次の試合は我愛羅対サスケ、どうやらサスケがまだ現れていないようだ。

「間に合ったなフタバ。だがまだサスケが来てねぇ。このままじゃあいつ不戦敗になっちまうぞ。もしかして来ない気かよ」
「そんな…」
「君子危うきに近寄らず…賢明な判断…か」


シカマルやシノが諦めかけている中、ナルトが不安そうなフタバの背中を叩いた。


「何言ってんだ。アイツはぜってー来るってばよ!」
「ナルト…」

彼の力強い言葉をきいたフタバは「うん!」と笑顔で答えた。
しかしそうは言ったものの、ナルトも気が気ではなかった。なぜサスケは来ないのか。

一方で砂の忍たちも焦っていた。サスケが来なければ襲撃の作戦予定が狂ってしまう。
我愛羅たちの担当上忍であるバキは我愛羅がサスケを殺してしまったのではないかと危惧していた。

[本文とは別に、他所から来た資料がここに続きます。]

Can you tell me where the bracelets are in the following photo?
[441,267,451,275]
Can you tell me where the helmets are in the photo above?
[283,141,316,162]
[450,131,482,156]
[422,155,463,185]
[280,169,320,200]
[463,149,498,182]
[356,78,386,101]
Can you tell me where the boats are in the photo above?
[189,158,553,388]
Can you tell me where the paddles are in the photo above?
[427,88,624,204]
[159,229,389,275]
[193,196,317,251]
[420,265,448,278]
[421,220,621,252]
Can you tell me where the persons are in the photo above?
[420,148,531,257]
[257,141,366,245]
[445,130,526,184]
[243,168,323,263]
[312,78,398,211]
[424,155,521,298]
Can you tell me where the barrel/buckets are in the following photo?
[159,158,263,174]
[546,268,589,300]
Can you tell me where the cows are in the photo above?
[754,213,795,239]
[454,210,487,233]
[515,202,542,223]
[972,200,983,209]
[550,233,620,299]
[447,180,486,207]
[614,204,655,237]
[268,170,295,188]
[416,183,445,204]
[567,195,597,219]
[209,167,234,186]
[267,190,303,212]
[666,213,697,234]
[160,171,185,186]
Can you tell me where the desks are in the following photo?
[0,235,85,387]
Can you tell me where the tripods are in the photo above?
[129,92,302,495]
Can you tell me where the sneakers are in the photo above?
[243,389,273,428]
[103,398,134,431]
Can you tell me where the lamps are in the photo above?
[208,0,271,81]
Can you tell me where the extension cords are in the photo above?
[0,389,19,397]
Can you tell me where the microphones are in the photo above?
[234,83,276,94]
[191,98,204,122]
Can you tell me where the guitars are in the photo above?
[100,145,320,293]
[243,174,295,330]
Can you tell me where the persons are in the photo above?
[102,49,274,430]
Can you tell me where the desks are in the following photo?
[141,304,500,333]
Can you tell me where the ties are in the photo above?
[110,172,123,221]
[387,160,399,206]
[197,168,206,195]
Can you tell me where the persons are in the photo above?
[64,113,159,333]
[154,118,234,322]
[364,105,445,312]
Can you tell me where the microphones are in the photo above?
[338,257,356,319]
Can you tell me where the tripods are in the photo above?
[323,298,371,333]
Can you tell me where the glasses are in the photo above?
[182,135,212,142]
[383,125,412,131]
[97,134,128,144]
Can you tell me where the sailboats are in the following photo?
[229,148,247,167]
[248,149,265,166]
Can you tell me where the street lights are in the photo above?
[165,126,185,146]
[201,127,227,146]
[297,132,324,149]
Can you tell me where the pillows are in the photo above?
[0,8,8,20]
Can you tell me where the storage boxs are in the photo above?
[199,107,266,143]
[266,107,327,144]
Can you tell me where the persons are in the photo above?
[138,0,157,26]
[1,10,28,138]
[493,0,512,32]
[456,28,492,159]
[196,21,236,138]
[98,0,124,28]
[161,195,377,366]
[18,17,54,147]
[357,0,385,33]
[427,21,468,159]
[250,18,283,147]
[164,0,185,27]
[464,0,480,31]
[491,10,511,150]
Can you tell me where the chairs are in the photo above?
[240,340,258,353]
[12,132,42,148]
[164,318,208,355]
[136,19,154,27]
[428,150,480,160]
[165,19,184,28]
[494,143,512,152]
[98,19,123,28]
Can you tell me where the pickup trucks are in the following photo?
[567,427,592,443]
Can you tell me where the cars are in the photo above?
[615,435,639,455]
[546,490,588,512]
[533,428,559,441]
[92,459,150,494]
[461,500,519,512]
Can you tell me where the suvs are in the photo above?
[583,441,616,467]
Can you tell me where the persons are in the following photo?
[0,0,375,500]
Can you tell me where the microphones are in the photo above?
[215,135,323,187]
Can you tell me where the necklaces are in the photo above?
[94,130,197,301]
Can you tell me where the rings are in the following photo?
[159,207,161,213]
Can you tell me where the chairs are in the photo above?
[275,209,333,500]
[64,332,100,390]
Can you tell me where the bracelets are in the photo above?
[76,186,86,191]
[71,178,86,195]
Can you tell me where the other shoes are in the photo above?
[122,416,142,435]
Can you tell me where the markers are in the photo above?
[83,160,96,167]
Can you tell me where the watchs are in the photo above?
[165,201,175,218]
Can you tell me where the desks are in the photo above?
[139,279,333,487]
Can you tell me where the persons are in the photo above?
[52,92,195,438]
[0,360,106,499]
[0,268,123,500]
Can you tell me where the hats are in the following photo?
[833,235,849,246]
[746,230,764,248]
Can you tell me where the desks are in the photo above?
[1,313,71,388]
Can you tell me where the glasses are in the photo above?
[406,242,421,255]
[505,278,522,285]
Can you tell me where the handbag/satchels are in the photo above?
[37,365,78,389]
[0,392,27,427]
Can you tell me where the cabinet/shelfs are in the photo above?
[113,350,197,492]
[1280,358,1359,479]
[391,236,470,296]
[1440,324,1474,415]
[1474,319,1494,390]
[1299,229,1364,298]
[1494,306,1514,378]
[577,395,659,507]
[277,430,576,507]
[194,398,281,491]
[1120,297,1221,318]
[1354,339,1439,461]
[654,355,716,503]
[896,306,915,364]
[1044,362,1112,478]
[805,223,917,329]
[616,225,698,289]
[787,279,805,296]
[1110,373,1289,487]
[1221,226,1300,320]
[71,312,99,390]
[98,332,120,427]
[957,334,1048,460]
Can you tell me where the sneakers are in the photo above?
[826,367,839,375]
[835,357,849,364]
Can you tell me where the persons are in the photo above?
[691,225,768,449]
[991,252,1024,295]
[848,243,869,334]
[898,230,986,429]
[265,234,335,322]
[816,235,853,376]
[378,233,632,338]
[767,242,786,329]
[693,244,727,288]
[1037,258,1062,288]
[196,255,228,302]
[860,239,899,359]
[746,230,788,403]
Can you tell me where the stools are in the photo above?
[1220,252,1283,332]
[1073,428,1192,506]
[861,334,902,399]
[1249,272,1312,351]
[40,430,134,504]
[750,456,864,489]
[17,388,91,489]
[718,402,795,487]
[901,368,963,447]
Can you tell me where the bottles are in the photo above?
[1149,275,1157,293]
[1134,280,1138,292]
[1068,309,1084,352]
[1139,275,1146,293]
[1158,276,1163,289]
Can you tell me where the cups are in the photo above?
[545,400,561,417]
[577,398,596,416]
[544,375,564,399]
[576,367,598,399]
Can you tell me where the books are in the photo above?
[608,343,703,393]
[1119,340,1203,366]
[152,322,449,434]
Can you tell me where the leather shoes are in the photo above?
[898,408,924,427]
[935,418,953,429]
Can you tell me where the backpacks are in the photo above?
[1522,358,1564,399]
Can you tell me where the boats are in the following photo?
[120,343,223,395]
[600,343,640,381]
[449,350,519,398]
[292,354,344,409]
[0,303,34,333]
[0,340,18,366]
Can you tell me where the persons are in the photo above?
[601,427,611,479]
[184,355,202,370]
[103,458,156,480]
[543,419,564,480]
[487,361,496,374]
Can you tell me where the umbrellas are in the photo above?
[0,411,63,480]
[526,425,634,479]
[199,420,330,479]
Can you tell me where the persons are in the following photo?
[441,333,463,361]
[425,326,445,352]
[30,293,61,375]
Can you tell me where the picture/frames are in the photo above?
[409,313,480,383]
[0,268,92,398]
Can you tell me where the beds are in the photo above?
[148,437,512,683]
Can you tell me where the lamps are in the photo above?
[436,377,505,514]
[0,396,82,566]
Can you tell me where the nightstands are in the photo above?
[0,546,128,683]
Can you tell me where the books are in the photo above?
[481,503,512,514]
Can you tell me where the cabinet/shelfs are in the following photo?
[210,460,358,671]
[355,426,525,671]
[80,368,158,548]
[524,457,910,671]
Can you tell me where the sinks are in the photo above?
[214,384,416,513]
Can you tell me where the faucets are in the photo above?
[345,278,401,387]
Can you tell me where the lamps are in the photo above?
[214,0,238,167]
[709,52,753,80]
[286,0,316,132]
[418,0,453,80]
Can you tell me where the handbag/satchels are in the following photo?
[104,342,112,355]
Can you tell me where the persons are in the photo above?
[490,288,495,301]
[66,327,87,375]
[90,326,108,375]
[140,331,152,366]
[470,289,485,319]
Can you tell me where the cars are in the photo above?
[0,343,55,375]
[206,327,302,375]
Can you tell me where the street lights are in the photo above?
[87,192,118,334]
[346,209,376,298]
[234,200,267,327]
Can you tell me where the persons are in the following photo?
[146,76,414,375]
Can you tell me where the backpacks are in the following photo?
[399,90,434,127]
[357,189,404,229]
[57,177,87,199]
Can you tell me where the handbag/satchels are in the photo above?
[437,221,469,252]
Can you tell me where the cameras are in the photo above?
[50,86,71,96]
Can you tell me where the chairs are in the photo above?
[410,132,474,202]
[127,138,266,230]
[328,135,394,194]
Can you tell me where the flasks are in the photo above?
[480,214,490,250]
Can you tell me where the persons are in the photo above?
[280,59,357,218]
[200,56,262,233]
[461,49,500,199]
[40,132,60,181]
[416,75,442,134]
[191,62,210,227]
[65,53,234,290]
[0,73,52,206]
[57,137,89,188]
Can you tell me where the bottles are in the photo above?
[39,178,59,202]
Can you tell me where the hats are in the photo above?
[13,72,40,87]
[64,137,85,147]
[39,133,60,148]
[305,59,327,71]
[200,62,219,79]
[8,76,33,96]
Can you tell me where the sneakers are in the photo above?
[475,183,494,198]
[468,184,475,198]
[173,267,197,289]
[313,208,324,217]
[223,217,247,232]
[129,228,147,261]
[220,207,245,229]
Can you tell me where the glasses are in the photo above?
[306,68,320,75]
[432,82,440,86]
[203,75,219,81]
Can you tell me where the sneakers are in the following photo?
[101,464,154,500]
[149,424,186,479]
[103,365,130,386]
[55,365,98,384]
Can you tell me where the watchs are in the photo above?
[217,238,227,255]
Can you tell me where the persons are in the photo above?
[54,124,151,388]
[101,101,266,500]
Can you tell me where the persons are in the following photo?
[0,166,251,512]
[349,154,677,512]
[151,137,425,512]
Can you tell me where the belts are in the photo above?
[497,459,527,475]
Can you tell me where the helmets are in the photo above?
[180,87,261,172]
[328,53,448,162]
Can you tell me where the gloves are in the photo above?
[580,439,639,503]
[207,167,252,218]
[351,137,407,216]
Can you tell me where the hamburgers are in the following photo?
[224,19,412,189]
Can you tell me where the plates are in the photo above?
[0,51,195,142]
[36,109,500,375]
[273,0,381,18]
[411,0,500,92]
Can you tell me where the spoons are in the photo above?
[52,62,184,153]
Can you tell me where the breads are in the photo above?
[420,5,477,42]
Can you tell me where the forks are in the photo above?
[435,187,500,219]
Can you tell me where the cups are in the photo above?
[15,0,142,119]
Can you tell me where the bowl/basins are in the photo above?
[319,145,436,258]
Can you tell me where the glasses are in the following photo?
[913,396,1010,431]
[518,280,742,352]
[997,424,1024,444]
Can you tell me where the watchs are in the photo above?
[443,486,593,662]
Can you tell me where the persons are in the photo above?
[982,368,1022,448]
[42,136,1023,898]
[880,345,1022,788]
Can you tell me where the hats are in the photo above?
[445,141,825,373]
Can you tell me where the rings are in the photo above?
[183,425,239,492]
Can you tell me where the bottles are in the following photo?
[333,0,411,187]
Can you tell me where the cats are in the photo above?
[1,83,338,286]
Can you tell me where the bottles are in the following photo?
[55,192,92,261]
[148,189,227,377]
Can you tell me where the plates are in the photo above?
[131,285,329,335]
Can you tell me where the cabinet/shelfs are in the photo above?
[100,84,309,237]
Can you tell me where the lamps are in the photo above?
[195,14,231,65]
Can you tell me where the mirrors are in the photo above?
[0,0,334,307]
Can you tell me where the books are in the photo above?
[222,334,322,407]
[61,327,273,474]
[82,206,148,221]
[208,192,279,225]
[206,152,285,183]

火影は未だ現れないサスケについて、もはや失格とするしかないと考えていた。
その決定を告げようとしたとき、風影が口を開く。

「火影殿…うちはサスケの失格は少しお待ちいただきたい」

しかしそれは普通に考えて難しい話だ。時間厳守は忍のもっとも大切な要素の1つ、どれほど優秀でもそれが守れない者には中忍になる資格などない。
第一、観戦に来ている忍頭や大名達を納得させられるだけの理由がなければ彼を待つこともできない。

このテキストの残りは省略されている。